Tengo la duda de cómo traducir "departamento" al inglés, entendido como cada una de las entidades (piso, local, trastero...) en las que se divide una propiedad horizontal. ¿Sería "department" o hay algún término específico?

¡Muchas gracias desde ya!


----------



## Bevj

¿Nos das un ejemplo específico, por favor?
Nunca he oído esto en España.
Desde luego, _department_ no es.


----------



## nuri148

En un edificio de viviendas. Por catastro, a cada vivienda, cada local comercial o cada plaza de parking del edificio le corresponde un número de departamento. Por ej, en un edificio de dos pisos por planta más un local comercial abajo, el local sería el dpto 1, el 1º 1ª es el dpto 2, el 1º 2ª es el dpto 3, etc.


----------



## Bevj

Gracias.
En BrE, diría units.
Mira el párrafo 11 en esta página como ejemplo.
Habla de  
sub-division of a single *unit* into numerous separated *units*, or a combination of several *units* into a single *unit*


----------



## nuri148

That seems to be it! Gracias a ti!


----------



## Pablo75

Hola nuri148 / Bevj

Creo que puede haber alguna confusión con la pregunta. Departamento no es un término técnico sino del lenguaje común.

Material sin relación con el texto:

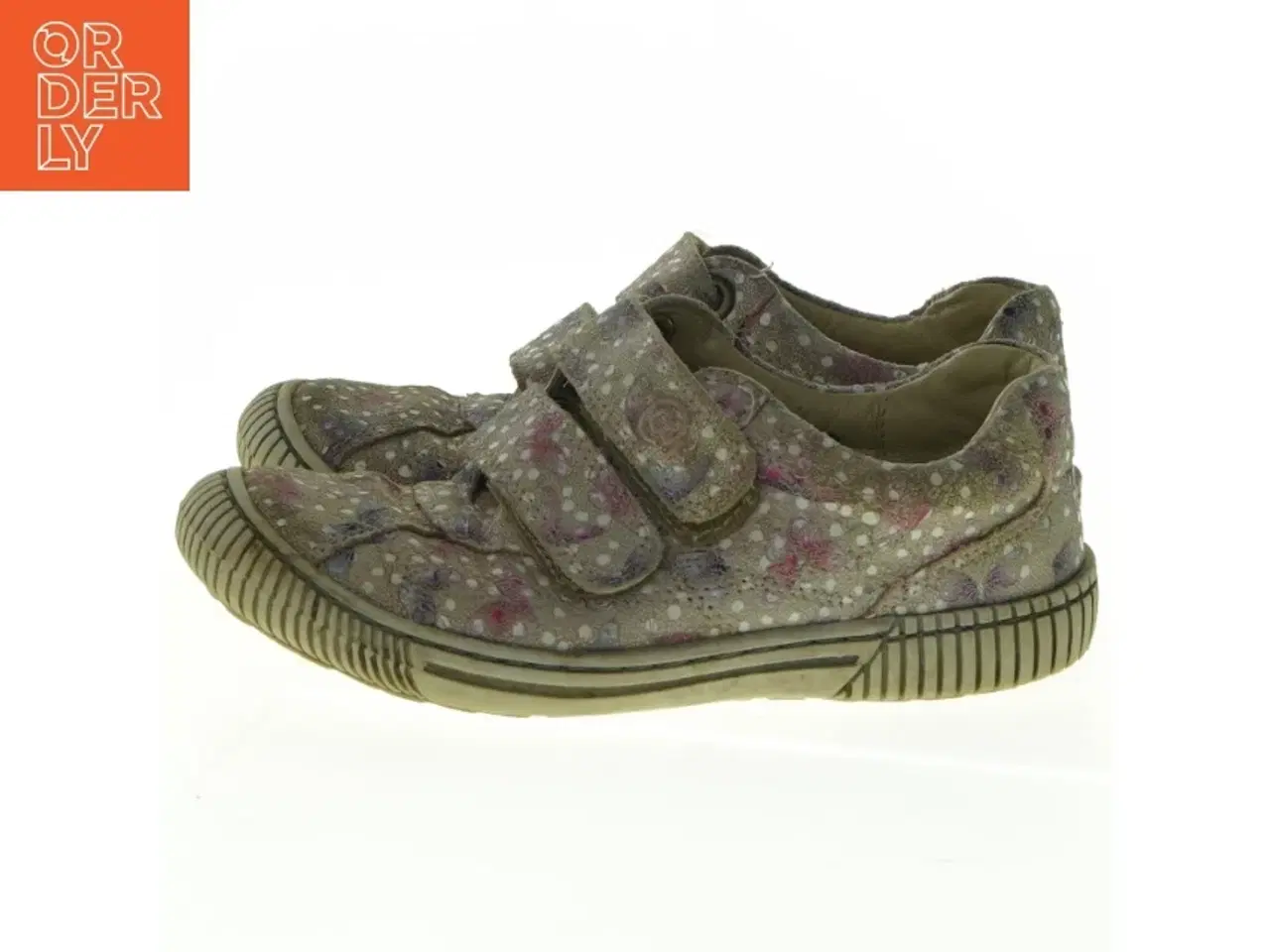 Billede 4 - Arauto Rap sko Barnesko med velcrolukning fra Rap (str. 29)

En el lenguaje técnico (agrimensura y catastro, Argentina), en una subdivisión de propiedad, cada nueva propiedad menor se denomina *unidad (de dominio)*; en una subdivisión de propiedad bajo el régimen de propiedad horizontal (o condominio), cada nueva propiedad menor se denomina *unidad de dominio exclusivo*, abreviadamente *unidad *o *ph*, sea una unidad para uso residencial (departamento), comercial (local), de estacionamiento (cochera), etc. Se aclara de dominio exclusivo ya que hay otras superficies de uso común. Su traduccción *unit* es la que te ofrece Bevj. 

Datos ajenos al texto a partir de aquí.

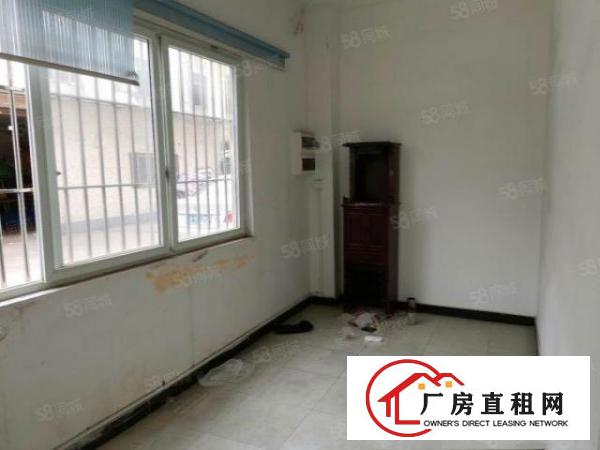  厂房出租长安上沙新出一楼300平米，水电齐全，精装修.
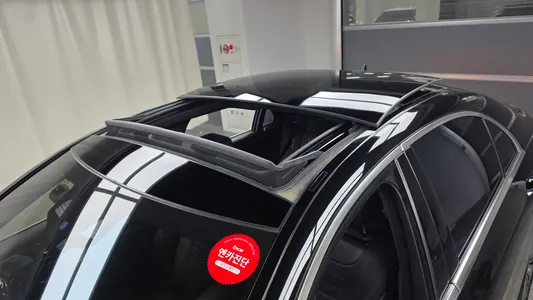 Mercedes-Benz S-Class W222 S560L 4MATIC 2017 16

En el lenguaje común, llamamos un *departamento* a cada unidad habitacional en un edificio residencial multifamiliar. La traducción es la que da el diccionario WR:

*departamento*_nm_ (tipo de vivienda) (_US_) *apartment* _n  / _ (_UK_) *flat* _n
_
Saludos


----------



## Quirce

El _Diccionario panhispánico de dudas _indica que, en España, _*apartamento*_ es una vivienda independiente en un edificio de pisos, pero que en gran parte de América se prefiere el término _*departamento*_.
En inglés, apartment/flat, como dice Pablo 75


----------



## Bevj

Sí,  pero aquí no estamos hablando de _apartamentos_, sino de unidades de ocupación.
Se está usando la palabra _departamento_ con una definición distinta.


----------



## Quirce

Bevj said:


> Sí,  pero aquí no estamos hablando de _apartamentos_, sino de unidades de ocupación.
> Se está usando la palabra _departamento_ con una definición distinta.


Ups! You're right!


----------



## TitoHL

Confirmando lo expuesto por Pablo75, en la Ley de Copropiedad chilena se ocupa el término "unidad" para referirse, ya sea a un departamento (residencial u oficina), local comercial, estacionamiento o bodega. Por otra parte, los "espacios comunes" como pasillos, ascensores, escaleras, salas de reunión o eventos, gimnasio, terraza, patios, piscina, lavandería, estacionamientos de visitas, etc. son propiedad de la comunidad del edificio.


----------